[SOURCE TEXT]:
In January 2011, the state Supreme Court debuted a database that links with the FBI's National Instant Criminal Background Check System, which federally licensed firearms shops use to determine whether a prospective buyer is eligible to make purchases. The national background-check system was established under the 1993 Brady Bill.
The state database involves information on people who have been involuntarily committed to a mental institution, said Supreme Court Administrator Steve Canterbury. Court records on such cases are confidential under state code, he said.
On Wednesday, Sparks said there was a delay at the state level in reporting information to the national database that would have disqualified Maynard from gun ownership.
"You can't delay reporting if something doesn't exist," Canterbury said. "We did not have a connecting system to NICS until 2011."
County mental hygiene commissioners are directed within 72 hours of an involuntary commitment to enter data that's automatically sent on to NICS.

[SHORT TASK]: Reproduce, word for word, everything in the background-check passage from "The state database" down to "code, he said.".

[STORED RECORDS]:
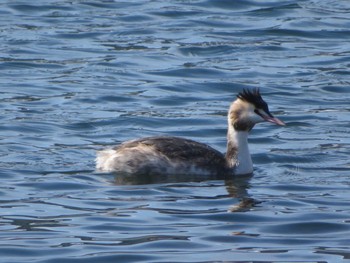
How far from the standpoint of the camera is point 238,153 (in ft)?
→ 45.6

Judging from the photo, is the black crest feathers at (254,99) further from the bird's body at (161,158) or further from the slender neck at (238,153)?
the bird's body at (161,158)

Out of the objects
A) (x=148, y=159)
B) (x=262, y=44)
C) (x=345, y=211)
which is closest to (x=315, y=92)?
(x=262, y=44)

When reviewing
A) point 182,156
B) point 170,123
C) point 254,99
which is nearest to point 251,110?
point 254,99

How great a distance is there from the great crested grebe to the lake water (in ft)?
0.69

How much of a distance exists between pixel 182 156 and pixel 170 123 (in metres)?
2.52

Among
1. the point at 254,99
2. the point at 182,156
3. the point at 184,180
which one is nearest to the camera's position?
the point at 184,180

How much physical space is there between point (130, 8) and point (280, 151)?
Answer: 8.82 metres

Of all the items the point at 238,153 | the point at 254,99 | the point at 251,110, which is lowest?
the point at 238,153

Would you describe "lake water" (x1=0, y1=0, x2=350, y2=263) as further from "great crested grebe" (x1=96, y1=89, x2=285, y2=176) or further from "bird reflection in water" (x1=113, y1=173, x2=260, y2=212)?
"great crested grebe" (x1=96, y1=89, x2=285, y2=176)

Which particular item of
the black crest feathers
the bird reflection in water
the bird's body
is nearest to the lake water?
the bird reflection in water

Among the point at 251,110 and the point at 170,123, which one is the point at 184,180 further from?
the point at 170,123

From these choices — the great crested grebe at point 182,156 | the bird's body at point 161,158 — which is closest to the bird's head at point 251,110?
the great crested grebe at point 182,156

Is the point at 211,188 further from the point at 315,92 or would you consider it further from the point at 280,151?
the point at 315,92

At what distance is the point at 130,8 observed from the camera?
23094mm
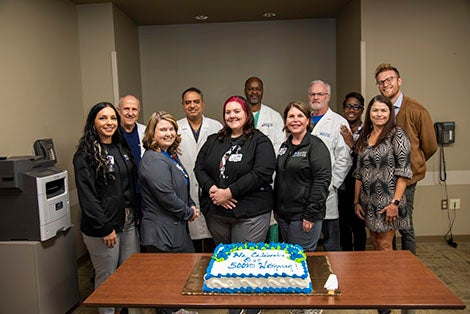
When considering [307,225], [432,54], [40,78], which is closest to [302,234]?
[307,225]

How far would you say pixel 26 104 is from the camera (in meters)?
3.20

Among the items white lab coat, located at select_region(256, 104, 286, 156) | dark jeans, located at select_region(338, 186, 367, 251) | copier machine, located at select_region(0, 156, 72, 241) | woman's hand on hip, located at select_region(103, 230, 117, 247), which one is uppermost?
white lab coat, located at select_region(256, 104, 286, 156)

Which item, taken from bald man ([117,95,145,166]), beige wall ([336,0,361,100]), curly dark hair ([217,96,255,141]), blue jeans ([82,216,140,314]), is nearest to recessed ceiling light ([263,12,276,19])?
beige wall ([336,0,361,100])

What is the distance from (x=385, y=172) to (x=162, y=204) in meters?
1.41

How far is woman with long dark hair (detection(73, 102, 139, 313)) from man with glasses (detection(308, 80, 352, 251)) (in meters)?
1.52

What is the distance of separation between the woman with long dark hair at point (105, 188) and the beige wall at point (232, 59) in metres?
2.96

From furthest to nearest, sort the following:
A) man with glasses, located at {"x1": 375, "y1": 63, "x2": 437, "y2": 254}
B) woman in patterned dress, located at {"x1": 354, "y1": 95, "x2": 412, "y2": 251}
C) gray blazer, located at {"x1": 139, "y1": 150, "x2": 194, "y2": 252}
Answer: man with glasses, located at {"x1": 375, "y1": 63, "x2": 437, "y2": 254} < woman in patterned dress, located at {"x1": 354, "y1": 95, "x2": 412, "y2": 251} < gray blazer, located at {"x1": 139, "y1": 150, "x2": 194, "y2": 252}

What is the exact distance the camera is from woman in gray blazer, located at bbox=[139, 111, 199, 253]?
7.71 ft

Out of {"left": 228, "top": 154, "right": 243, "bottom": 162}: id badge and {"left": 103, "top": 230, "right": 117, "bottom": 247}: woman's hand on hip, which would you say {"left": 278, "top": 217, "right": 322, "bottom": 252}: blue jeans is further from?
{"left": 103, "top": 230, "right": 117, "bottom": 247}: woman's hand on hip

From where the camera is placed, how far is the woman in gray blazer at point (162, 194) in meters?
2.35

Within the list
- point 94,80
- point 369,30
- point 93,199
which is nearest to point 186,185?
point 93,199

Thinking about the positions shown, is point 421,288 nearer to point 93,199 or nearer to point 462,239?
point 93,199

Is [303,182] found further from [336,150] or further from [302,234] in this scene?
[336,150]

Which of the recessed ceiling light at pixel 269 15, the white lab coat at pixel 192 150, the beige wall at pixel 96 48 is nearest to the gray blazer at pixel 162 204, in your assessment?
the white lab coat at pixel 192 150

[TASK RESPONSE]:
The state database involves information on people who have been involuntarily committed to a mental institution, said Supreme Court Administrator Steve Canterbury. Court records on such cases are confidential under state code, he said.